● What the task asks
Look for "How much distance" in the listing below, then copy exactly the line it appears in and all lines after it to the end, and nothing more.

------------------------------------------------

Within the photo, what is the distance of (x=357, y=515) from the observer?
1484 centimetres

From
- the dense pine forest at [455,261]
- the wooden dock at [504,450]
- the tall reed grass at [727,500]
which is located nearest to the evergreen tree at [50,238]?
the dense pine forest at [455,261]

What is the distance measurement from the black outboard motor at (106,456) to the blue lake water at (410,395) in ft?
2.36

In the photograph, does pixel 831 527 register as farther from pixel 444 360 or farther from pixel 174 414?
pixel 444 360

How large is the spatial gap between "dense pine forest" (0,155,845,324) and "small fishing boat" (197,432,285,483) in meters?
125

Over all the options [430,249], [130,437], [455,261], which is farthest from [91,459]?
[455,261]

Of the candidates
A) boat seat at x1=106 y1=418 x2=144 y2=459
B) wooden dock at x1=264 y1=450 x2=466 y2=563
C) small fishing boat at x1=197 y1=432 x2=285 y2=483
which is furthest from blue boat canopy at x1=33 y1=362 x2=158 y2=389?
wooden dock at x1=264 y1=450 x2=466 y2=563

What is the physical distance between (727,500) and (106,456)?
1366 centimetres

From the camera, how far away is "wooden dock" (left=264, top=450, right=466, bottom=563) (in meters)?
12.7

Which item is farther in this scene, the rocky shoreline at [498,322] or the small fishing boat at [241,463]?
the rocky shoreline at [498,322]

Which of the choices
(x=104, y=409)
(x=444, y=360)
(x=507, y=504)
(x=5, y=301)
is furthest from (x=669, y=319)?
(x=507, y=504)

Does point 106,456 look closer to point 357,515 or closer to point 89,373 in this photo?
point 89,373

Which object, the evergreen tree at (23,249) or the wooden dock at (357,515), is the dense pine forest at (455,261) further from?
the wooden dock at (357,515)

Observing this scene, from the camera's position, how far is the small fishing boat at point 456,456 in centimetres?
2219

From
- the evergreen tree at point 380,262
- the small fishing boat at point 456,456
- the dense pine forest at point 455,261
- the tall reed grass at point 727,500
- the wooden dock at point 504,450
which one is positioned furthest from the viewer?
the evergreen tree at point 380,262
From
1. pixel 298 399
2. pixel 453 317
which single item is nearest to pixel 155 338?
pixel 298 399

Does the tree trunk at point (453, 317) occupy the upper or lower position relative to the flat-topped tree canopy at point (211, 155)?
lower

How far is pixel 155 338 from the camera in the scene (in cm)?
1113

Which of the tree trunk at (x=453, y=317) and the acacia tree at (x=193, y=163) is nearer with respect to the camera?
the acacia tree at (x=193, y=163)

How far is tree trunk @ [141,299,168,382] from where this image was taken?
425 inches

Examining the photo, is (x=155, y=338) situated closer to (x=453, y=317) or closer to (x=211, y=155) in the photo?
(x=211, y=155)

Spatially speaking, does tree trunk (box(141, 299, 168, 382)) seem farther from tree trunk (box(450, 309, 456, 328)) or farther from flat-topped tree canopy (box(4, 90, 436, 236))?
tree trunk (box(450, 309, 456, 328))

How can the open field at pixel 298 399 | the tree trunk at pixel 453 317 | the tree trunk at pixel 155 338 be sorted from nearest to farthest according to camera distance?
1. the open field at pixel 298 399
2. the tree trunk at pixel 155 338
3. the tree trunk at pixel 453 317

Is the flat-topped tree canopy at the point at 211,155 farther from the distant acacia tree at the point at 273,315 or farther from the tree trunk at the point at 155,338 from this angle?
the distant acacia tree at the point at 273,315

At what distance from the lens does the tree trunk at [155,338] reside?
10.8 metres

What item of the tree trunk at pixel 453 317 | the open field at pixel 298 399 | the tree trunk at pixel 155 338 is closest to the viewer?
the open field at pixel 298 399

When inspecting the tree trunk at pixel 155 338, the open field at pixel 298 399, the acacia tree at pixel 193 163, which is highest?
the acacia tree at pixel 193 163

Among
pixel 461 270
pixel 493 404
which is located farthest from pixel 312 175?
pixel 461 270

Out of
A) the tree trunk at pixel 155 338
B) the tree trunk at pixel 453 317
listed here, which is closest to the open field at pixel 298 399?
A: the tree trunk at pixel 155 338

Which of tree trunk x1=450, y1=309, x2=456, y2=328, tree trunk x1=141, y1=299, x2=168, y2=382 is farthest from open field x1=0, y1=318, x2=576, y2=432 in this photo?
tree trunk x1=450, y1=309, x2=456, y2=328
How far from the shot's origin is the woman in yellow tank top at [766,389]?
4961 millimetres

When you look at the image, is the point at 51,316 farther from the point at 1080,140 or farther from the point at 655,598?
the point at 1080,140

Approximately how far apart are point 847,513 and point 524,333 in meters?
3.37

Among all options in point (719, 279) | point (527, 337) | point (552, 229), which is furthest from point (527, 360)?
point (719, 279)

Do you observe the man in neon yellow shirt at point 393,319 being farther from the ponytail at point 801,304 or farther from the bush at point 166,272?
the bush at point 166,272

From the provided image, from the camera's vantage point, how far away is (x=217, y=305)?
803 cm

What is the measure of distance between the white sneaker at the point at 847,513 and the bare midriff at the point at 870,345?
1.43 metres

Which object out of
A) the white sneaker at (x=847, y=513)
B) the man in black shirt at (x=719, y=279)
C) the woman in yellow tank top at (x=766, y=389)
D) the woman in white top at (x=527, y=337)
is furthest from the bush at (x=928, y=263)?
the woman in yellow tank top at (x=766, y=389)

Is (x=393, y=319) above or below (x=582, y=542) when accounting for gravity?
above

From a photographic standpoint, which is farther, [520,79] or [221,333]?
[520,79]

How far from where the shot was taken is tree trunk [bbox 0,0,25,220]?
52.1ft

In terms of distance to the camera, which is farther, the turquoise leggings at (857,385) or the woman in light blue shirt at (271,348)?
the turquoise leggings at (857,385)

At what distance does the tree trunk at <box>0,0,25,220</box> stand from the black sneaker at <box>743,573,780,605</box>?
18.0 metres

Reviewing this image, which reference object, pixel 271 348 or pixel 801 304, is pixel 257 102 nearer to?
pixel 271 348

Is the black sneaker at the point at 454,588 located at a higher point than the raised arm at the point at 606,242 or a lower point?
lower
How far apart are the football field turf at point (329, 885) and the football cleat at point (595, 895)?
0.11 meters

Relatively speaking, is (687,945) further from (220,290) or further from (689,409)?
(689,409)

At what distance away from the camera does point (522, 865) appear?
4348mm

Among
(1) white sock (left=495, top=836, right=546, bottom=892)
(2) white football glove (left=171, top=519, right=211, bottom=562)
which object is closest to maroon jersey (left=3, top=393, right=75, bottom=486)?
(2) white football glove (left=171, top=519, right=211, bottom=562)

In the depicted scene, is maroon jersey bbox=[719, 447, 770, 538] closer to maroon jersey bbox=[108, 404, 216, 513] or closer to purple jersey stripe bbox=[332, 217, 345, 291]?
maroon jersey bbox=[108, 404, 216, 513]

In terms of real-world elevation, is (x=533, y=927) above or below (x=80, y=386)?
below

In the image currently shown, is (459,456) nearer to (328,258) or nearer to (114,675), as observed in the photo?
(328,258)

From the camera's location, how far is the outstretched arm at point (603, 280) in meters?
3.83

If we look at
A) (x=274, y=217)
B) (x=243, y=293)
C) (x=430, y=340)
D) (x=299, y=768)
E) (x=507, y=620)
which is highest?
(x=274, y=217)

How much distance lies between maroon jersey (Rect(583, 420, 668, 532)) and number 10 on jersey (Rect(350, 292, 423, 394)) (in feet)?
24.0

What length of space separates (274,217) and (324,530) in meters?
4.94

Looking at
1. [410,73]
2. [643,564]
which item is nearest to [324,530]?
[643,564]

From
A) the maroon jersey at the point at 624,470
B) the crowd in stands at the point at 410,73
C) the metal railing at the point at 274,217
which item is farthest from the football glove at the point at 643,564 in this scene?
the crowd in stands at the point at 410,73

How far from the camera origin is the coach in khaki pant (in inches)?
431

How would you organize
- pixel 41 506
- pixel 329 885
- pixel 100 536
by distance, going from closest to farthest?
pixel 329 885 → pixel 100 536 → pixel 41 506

------------------------------------------------

● Written reply
How much distance lies between maroon jersey (Rect(583, 420, 668, 532)) and number 10 on jersey (Rect(350, 292, 423, 394)) (in feet)?
24.0

What length of space separates (274,217) and (324,530) in meters?
4.94

Looking at
1. [410,73]
2. [643,564]
which item is nearest to [324,530]?
[643,564]

From
A) the maroon jersey at the point at 624,470
B) the crowd in stands at the point at 410,73
C) the metal railing at the point at 274,217
which item is farthest from the football glove at the point at 643,564 in this scene?
the crowd in stands at the point at 410,73

How far from the camera origin is the coach in khaki pant (in inches)?
431

How would you organize
- pixel 41 506
- pixel 329 885
- pixel 100 536
by distance, going from closest to farthest?
pixel 329 885 → pixel 100 536 → pixel 41 506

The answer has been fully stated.